# start of Provided records

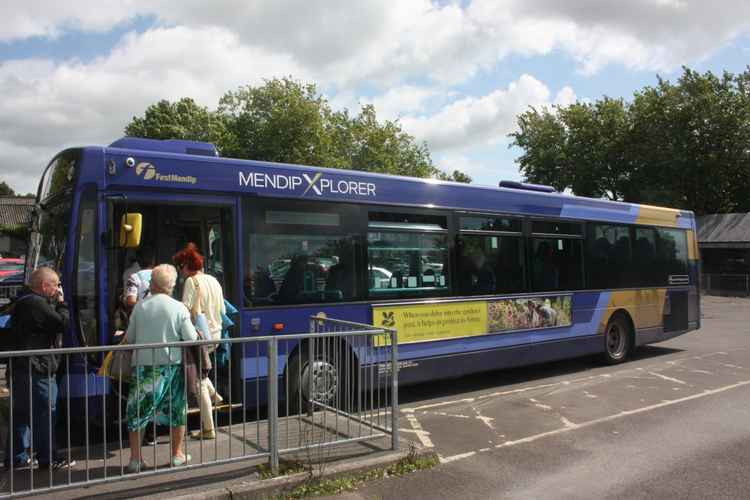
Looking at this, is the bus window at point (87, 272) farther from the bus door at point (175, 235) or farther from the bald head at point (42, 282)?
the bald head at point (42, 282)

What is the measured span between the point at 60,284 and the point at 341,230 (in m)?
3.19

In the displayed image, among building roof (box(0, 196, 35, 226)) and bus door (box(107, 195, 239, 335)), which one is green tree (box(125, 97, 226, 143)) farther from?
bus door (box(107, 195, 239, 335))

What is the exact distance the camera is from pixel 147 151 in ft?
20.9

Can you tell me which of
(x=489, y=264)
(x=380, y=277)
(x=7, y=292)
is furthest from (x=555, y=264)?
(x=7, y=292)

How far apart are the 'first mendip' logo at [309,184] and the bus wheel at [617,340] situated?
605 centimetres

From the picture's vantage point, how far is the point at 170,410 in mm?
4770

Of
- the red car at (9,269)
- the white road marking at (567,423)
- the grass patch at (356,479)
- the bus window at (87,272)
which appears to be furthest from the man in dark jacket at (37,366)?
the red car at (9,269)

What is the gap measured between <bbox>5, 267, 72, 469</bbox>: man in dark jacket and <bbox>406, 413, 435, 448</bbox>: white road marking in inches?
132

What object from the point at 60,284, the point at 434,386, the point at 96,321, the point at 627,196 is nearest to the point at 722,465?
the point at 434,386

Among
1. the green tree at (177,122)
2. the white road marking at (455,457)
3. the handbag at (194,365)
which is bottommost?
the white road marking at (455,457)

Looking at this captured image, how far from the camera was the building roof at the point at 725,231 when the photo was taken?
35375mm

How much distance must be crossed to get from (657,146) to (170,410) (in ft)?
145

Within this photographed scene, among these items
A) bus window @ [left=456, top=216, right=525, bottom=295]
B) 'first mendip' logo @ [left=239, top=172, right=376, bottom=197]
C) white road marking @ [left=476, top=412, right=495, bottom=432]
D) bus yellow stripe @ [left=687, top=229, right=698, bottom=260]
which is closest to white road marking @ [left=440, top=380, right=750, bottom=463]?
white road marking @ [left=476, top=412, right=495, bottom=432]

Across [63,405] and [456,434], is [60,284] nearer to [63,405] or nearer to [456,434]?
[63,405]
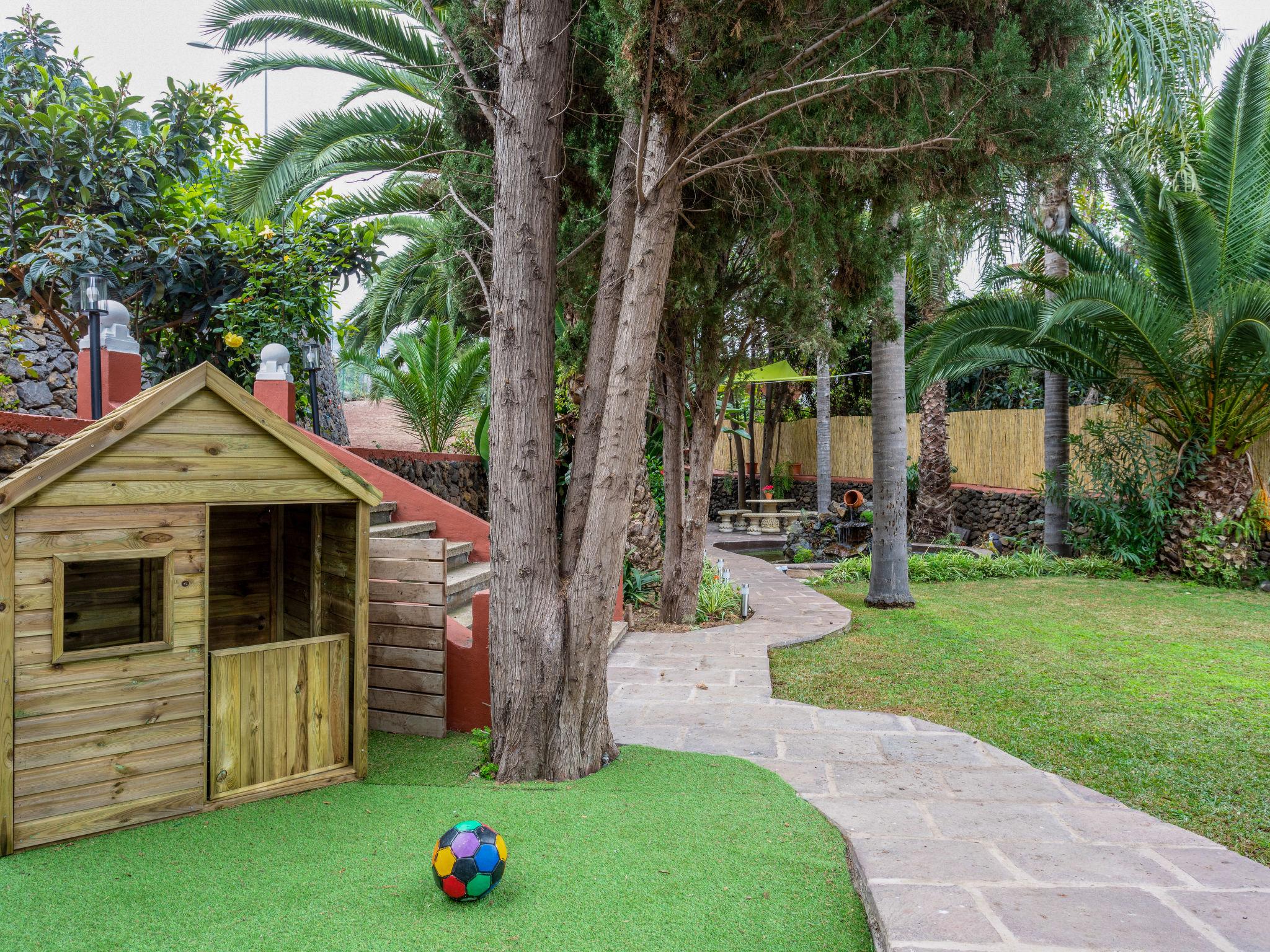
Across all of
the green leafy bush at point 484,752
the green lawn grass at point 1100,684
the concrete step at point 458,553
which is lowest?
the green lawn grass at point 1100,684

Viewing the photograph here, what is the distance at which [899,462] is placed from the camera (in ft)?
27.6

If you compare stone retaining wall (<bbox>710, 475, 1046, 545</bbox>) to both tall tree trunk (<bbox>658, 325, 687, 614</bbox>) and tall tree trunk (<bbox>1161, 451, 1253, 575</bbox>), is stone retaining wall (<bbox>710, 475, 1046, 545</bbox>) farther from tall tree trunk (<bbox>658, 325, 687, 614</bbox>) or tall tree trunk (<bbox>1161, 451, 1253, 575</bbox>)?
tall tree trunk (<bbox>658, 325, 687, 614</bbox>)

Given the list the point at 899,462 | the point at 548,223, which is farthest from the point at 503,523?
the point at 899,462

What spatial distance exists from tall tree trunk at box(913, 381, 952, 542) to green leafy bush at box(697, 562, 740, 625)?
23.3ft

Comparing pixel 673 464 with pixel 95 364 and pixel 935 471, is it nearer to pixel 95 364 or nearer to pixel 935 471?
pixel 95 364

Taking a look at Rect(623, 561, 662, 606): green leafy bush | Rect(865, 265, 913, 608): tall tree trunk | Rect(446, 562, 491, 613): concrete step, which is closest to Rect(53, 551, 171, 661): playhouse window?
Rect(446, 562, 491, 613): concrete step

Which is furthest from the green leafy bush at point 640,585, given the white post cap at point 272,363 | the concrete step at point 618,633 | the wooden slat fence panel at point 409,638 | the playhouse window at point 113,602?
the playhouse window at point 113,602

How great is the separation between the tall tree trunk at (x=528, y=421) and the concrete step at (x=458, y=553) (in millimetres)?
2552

# end of Provided records

Brief → Give back, word for word, the stretch of the material from the line containing "What spatial distance" through the end of the material.

Answer →
What spatial distance exists from tall tree trunk at box(913, 381, 952, 542) to green leafy bush at box(697, 562, 740, 625)?
23.3ft

Comparing pixel 673 464 with pixel 95 364 and pixel 935 471, is it nearer to pixel 95 364 or nearer to pixel 935 471?
pixel 95 364

Taking a look at Rect(623, 561, 662, 606): green leafy bush | Rect(865, 265, 913, 608): tall tree trunk | Rect(446, 562, 491, 613): concrete step, which is closest to Rect(53, 551, 171, 661): playhouse window?
Rect(446, 562, 491, 613): concrete step

Which is furthest from the green leafy bush at point 640,585, given the white post cap at point 272,363 | the concrete step at point 618,633 | the wooden slat fence panel at point 409,638 | the playhouse window at point 113,602?
the playhouse window at point 113,602

How great is the separation between the tall tree trunk at (x=528, y=421) and the concrete step at (x=458, y=553) (in millimetres)?
2552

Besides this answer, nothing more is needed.